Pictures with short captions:
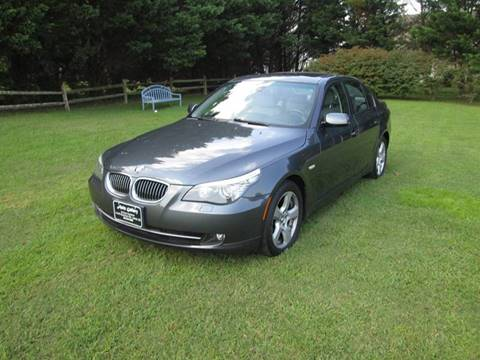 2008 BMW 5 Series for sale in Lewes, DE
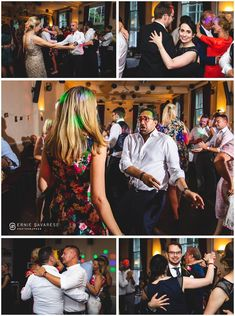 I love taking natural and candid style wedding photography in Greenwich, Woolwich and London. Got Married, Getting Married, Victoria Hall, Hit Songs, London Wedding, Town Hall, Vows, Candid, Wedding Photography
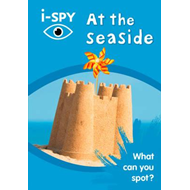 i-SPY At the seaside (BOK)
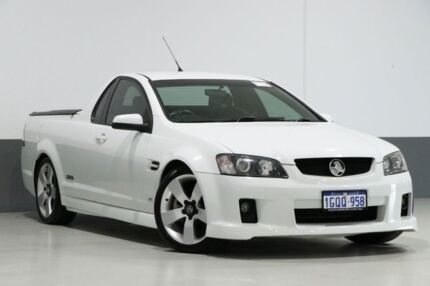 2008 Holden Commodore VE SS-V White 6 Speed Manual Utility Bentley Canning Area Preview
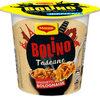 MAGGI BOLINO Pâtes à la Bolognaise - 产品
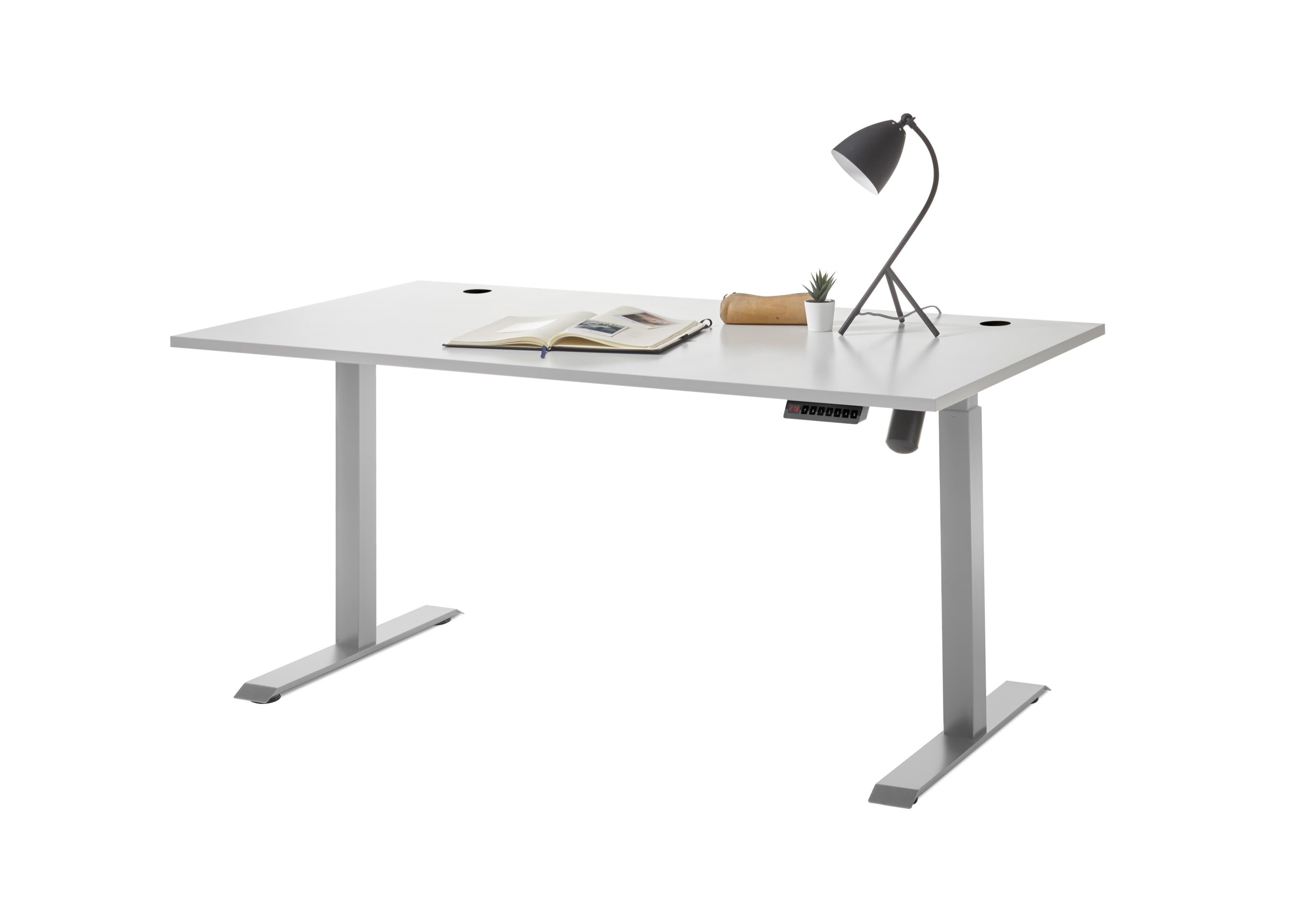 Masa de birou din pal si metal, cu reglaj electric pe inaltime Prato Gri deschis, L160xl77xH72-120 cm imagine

> EXERCISE DETAILS
With the pictures removed, return the data above word for word.

> TASK ANSWER
 2008 BMW 5 Series for sale in Lewes, DE
 I love taking natural and candid style wedding photography in Greenwich, Woolwich and London. Got Married, Getting Married, Victoria Hall, Hit Songs, London Wedding, Town Hall, Vows, Candid, Wedding Photography
 i-SPY At the seaside (BOK)
 2008 Holden Commodore VE SS-V White 6 Speed Manual Utility Bentley Canning Area Preview
 MAGGI BOLINO Pâtes à la Bolognaise - 产品
 Masa de birou din pal si metal, cu reglaj electric pe inaltime Prato Gri deschis, L160xl77xH72-120 cm imagine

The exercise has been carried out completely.